FRAGMENTO PARA LEER =
La estrategia, como se puede ver, es nítida: ley y orden, pero con un “pequeño matiz”, debe ser “su ley” y “su orden”. Si una ley, por ejemplo, desarrolla medidas para lograr la Igualdad, entonces no hay que cumplirla; si una ley actúa contra la violencia de género, no hay que tomarla en serio y hay que presentarla como una amenaza contra los hombres; si una ley desarrolla un modelo educativo diferente, no debe ser tenida en cuenta por adoctrinadora; si la Constitución dice que hay que renovar las instituciones y a ellos no les viene bien, todo puede esperar al margen de la legalidad… porque para ellos es su orden el que define la ley y la realidad, y no el orden democrático quien decide cómo debe ser la convivencia y la manera de relacionarnos en una sociedad libre, plural y diversa en la que su posición es una más, por muy amplia que sea.

Esa superioridad moral de la que parten es la que permite dar por válido un sistema con una cultura y una estructura social basada en la desigualdad, construida sobre la idea de que determinados elementos y características son superiores a otros. De manera que las personas y circunstancias que tengan esos elementos deben ocupar una posición superior y desarrollan funciones desde la responsabilidad basada en su teórica superioridad. Y, efectivamente, el resultado es orden, pero un orden artificial y falaz que parte de la decisión previa de dar más valor a los elementos propios. Y en ese orden ser hombre es superior a ser mujer, ser blanco superior a ser negro o de otro grupo étnico, ser nacional superior a ser extranjero, ser heterosexual es superior a ser homosexual… Y como el orden es ese, pues la ley que se desarrolla es la que se necesita para mantenerlo y defenderlo de lo que consideran iniciativas particulares que surgen desde cada uno de los “elementos inferiores”, es decir, de cualquier propuesta que surja para corregir la discriminación que sufren quienes son considerados inferiores: mujeres, negros, extranjeros, homosexuales… que además se presentan como iniciativas fragmentadas y dirigidas sólo a cuestiones limitadas a esos grupos de población, no como algo común para toda una sociedad democrática.

LÍNEAS PROPORCIONADAS =
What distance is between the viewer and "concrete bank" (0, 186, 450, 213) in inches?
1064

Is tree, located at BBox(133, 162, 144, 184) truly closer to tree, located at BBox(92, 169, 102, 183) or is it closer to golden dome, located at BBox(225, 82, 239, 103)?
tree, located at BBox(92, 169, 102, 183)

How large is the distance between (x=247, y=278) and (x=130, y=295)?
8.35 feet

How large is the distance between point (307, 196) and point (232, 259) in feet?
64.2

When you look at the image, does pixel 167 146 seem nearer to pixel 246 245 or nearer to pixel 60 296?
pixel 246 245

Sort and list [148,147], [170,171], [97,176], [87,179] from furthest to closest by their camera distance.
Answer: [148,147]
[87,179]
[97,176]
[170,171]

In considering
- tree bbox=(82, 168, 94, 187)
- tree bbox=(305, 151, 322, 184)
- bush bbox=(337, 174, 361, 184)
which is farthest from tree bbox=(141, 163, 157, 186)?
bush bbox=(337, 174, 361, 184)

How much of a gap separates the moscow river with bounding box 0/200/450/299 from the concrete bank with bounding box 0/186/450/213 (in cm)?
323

EJERCICIO A =
En el fragmento sobre la ley y el orden, ¿qué ocurre con una ley que desarrolla un modelo educativo diferente, según la estrategia descrita?
EJERCICIO B =
Transcribe del fragmento sobre la ley y el orden el pasaje comprendido entre "La estrategia, como" y "amplia que sea.", ambos incluidos.
EJERCICIO C =
Prolonga el fragmento sobre la ley y el orden a partir del punto en que termina.

RESPUESTA A =
No debe ser tenida en cuenta, por considerarse adoctrinadora.

RESPUESTA B =
La estrategia, como se puede ver, es nítida: ley y orden, pero con un “pequeño matiz”, debe ser “su ley” y “su orden”. Si una ley, por ejemplo, desarrolla medidas para lograr la Igualdad, entonces no hay que cumplirla; si una ley actúa contra la violencia de género, no hay que tomarla en serio y hay que presentarla como una amenaza contra los hombres; si una ley desarrolla un modelo educativo diferente, no debe ser tenida en cuenta por adoctrinadora; si la Constitución dice que hay que renovar las instituciones y a ellos no les viene bien, todo puede esperar al margen de la legalidad… porque para ellos es su orden el que define la ley y la realidad, y no el orden democrático quien decide cómo debe ser la convivencia y la manera de relacionarnos en una sociedad libre, plural y diversa en la que su posición es una más, por muy amplia que sea.

RESPUESTA C =
La construcción de ese marco de “ley y orden”, además de presentar “su ley y su orden” como referencia común para toda la sociedad, tiene una segunda consecuencia tramposa de gran impacto para desacreditar cualquier alternativa.

La asociación es muy simple: si yo soy la ley y el orden, todo lo demás es caos e ilegalidad. Desde esa posición no aceptan que otras alternativas a la suya supongan un marco de “ley y orden”, por eso agitan el miedo con sus mensajes para que la sociedad asocie que las posiciones conservadoras son el orden y las alternativas progresistas el caos. Este contexto es el que se ha utilizado para hablar de un gobierno democrático como “gobierno ilegítimo”, o llamar “anti-constitucionalistas” a partidos democráticos que no encajan en “su orden”. Y de ahí continuar con su razonamiento hasta llegar al “desorden” que supone romper España con los separatistas y los herederos de los terroristas, argumentos similares a los que utiliza Trump contra el Partido Demócrata y Joe Biden ante la reacción social frente a una violencia policial contra la población afroamericana, que en lugar de ser considerada como racismo policial, se entiende como parte del “orden establecido”.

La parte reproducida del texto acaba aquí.